WORK INSTRUCTIONS
• A. According to the excerpt on cancer research, which cancers are people with a BRCA1 or BRCA2 mutation at heightened risk for?
• B. In the excerpt on cancer research, why is UPenn giving vaccines meant to prevent cancer recurrence to BRCA-positive participants who have never had cancer?
== EXCERPTED TEXT ==
Inventing new genetic and molecular tools to complement the mechanical tools (i.e. cutting) we employ today. For example, UPenn is taking vaccines designed to prevent cancer recurrance after remission, and appying them to BRCA-positive participants who have a genetically high risk of cancer but have never had the cancer, to see if it works as a preventor. More broadly, they want to develop more chemical inhibitors to stop more types of tumors from developing.
Fundamental research to better understand the molecular biology in which a normal cell becomes a cancer cell. For example, developing a “human breast atlas” of tissue samples from women with and without BRCA mutations to map the various types of cells present in breast tissue and the molecular changes the cells undergo as they travel from healthy to malignant.
Developing more detailed understanding of environmental factors (eg diet) than can be modified (eg via dietary supplements) to reduce the onset of certain tumors, or to inhibit them from growing.
Information on the new Basser Center for BRCA-related cancers that Ben mentioned is here (BRCA: men and women with a gene mutation in either BRCA1 or BRCA2 are at heightened risk for certain cancers, including breast, ovarian, prostate, and pancreatic cancers).
ADVANCES ON ALL FRONTS
The story of cancer medicine is multi-threaded. It’s a story of early detection, of surgical removal, of radio- and chemo-therapies, of understanding lifestyle factors, of sequencing and pinpointing genetic factors, and lately of immunotherapies, but instead of one succeeding the other, each overlaps and complements and adds more weapons to the armory, and many of these weapons can be deployed in series or in combination.
Ben is talking about adding three more entire armories.
In effect, the future cancer weapons under development are moving both “upstream” in the cancer timeline (preventative/vaccines) and “downstream” (curative/therapies).
Like many scientists I’ve spoken to, Ben is super-excited about progress, and he left me feeling refreshed and thoughtful, continuing my own journey of optimism that took off when I first heard about Emily Whitehead’s succesful CAR-T treatment at UPenn more than a decade ago, then REALLY took off after my visits to MD Anderson and Broad Institute in 2018. We are truly in a golden age of medicine, and the future of healthcare is an amazing place.
Now, back to the next chapter of From One Cell – it really is a wonderful read!
===
== INFORMATION SUPPLIED ==
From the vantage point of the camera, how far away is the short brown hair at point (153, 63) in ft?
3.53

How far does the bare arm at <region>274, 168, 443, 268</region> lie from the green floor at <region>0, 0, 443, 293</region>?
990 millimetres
===
ANSWERS TO EACH TASK
• A. Breast, ovarian, prostate, and pancreatic cancers.

• B. These participants have a genetically high risk of cancer. UPenn wants to see whether the vaccines work as a preventor, stopping cancer before it first appears.